If she apologized to him now, in front of all these people, would he accept it?

“The attack radar mode was switched on only at that point?” asked Rubeo.

“Yeah,” he said. “They don't use it until they're close because the other aircraft can home in on it more easily.”

“It may have masked the command transmission,” said Rubeo. “Or initiated it.”

“Yeah,” agreed Turk, struggling to get his mind back on the subject. “It may have had something to do with the weapons radar going into targeting mode.”

“So you theorize that the returns from the radar are actually instructions,” said Rubeo.

“Um, I don't theorize anything.”

“Possible.” The scientist began talking about
wavelengths and transmissions and data feeds. Quickly lost in the technical discussion, Turk glanced over at Danny Freah, who shrugged. It was hard to stop Rubeo once he started explaining something.

“I'll spare you the actual technicalities,” said Rubeo finally. “Your insight does track with some of our thinking. The question of more immediate import is where they went next.”

“They had enough fuel for five hundred miles,” said Turk. “They could reach Vietnam, or eastern Malaysia.”

“Or any of a dozen places in between,” said Danny.

“The best theory is this archipelago,” said Rubeo. He brought up an island group three hundred miles north, near Vietnam. “The Navy will be starting the search of the area at daybreak.”

“I think that's too far,” said Turk.

“You just said they had fuel for five hundred miles,” said Rubeo. “And your estimate is a little short. Besides, this is the only place with airfields that we're not monitoring.”
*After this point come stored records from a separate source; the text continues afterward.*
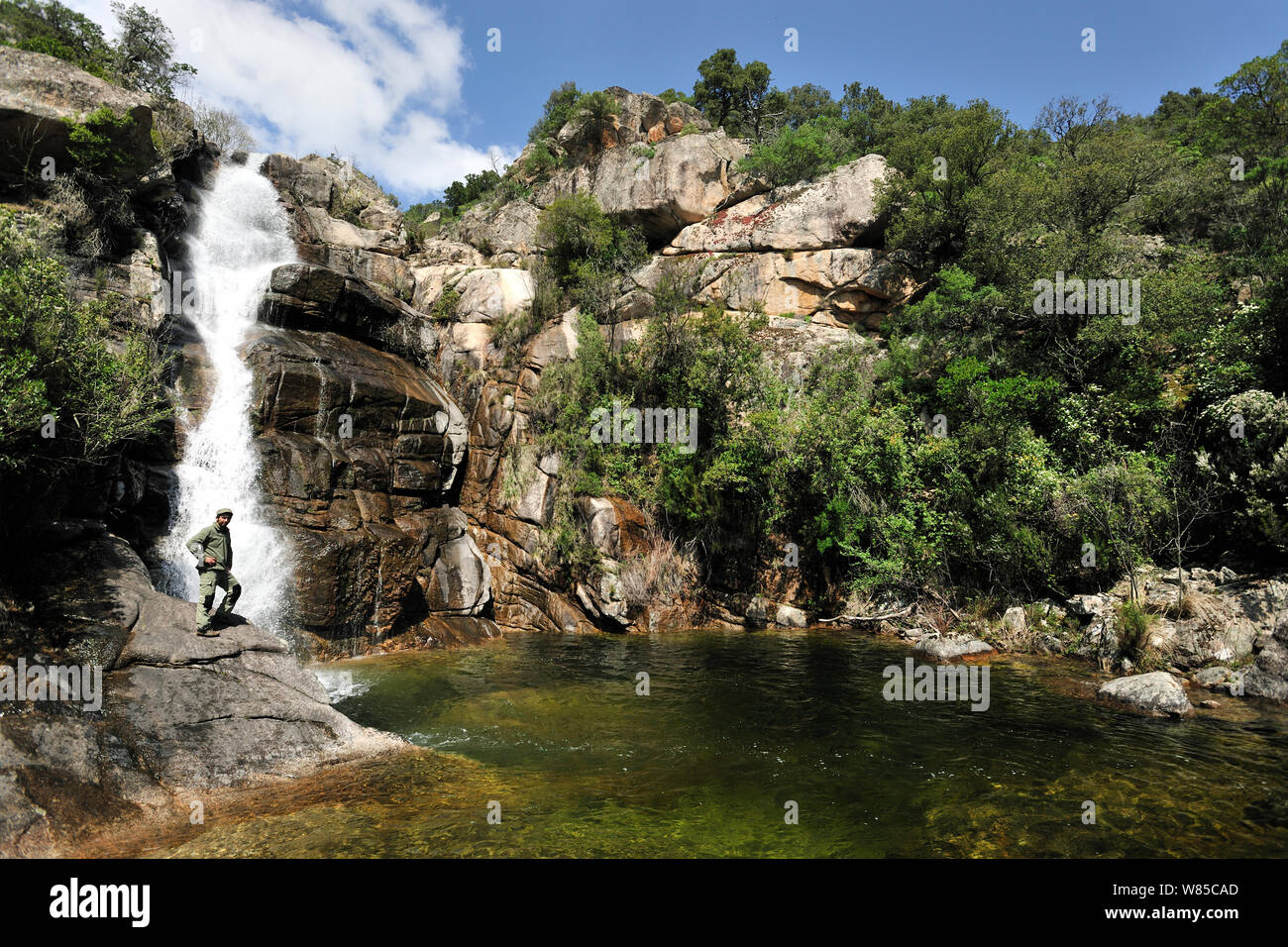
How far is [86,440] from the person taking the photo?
1155cm

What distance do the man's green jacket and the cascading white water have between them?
7.36 meters

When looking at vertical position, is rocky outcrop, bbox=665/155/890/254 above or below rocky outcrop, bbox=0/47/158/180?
above

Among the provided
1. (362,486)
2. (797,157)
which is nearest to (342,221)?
(362,486)

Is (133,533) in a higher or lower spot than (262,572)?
higher

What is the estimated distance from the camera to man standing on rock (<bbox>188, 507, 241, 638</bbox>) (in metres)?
10.4

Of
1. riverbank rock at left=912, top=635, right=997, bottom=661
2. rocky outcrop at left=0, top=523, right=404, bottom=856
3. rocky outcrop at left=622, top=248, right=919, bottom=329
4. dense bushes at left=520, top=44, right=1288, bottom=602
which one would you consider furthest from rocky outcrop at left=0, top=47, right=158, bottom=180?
riverbank rock at left=912, top=635, right=997, bottom=661

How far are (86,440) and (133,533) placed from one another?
6.26m

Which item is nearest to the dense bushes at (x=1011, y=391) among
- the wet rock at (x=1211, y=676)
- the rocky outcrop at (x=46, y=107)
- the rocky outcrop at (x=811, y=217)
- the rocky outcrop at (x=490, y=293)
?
the rocky outcrop at (x=811, y=217)

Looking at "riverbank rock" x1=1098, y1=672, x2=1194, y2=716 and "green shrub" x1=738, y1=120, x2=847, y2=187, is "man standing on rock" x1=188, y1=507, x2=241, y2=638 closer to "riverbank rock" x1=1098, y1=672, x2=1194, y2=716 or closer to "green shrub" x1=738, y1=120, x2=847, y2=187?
"riverbank rock" x1=1098, y1=672, x2=1194, y2=716

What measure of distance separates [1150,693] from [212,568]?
1809cm

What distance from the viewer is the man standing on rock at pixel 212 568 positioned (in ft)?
34.1

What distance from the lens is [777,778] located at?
8.88 meters
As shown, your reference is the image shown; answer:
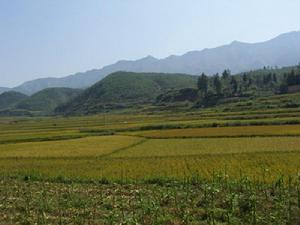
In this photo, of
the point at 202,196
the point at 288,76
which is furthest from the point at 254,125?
the point at 288,76

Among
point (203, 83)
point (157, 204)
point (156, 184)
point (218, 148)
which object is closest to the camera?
point (157, 204)

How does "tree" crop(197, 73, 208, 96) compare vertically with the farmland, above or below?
above

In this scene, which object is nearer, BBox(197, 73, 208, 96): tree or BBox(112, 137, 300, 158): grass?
BBox(112, 137, 300, 158): grass

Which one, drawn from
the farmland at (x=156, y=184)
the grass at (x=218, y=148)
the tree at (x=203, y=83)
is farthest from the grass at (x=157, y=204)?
the tree at (x=203, y=83)

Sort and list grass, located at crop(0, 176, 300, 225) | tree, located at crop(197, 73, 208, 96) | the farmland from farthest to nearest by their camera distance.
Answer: tree, located at crop(197, 73, 208, 96)
the farmland
grass, located at crop(0, 176, 300, 225)

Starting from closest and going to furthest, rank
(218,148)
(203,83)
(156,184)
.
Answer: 1. (156,184)
2. (218,148)
3. (203,83)

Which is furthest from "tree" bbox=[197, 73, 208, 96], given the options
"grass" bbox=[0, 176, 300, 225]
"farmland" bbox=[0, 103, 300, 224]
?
"grass" bbox=[0, 176, 300, 225]

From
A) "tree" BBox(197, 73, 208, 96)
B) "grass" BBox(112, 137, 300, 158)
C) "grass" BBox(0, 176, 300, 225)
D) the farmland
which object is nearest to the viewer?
"grass" BBox(0, 176, 300, 225)

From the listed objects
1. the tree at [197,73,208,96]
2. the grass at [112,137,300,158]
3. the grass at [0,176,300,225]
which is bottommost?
the grass at [112,137,300,158]

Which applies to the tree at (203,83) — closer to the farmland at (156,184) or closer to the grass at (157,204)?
the farmland at (156,184)

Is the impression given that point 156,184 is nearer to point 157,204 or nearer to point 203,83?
point 157,204

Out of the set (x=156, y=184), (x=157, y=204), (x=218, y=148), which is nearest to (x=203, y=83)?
(x=218, y=148)

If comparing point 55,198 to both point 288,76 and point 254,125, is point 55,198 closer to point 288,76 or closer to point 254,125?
point 254,125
“They were landing the other UAVs in the water,” said Turk. “I just think that they'd want to be closer. Near the intercept. Because, what if something goes wrong—what if the Sabres get shot down? You want to recover them. Easily. Five hundred miles away? Anything could happen.”

Rubeo played with the lobe of his ear, considering.

“We have several search plans under way,” said Reid, speaking for the first time since the session started. “And we do believe that the UAVs must
have been operated from someplace closer. We have a possible location for that station.”

“They had that many bases?” Danny asked.

“It would make sense to have several,” said Reid. “They need to move around, and be sure of having a safe haven.”

“We have circumstantial evidence on this one,” added Breanna. “A link to Braxton's business holdings.”

“So where is this?” asked Danny.

“A container ship and tug that have been sailing in the vicinity for several weeks,” said Breanna. “It's currently anchored about fifty miles north of where the aircraft were last seen.”

“We should check it out immediately,” said Danny.

“I'm glad you agree,” said Reid. “How soon can you put together a mission to do so?”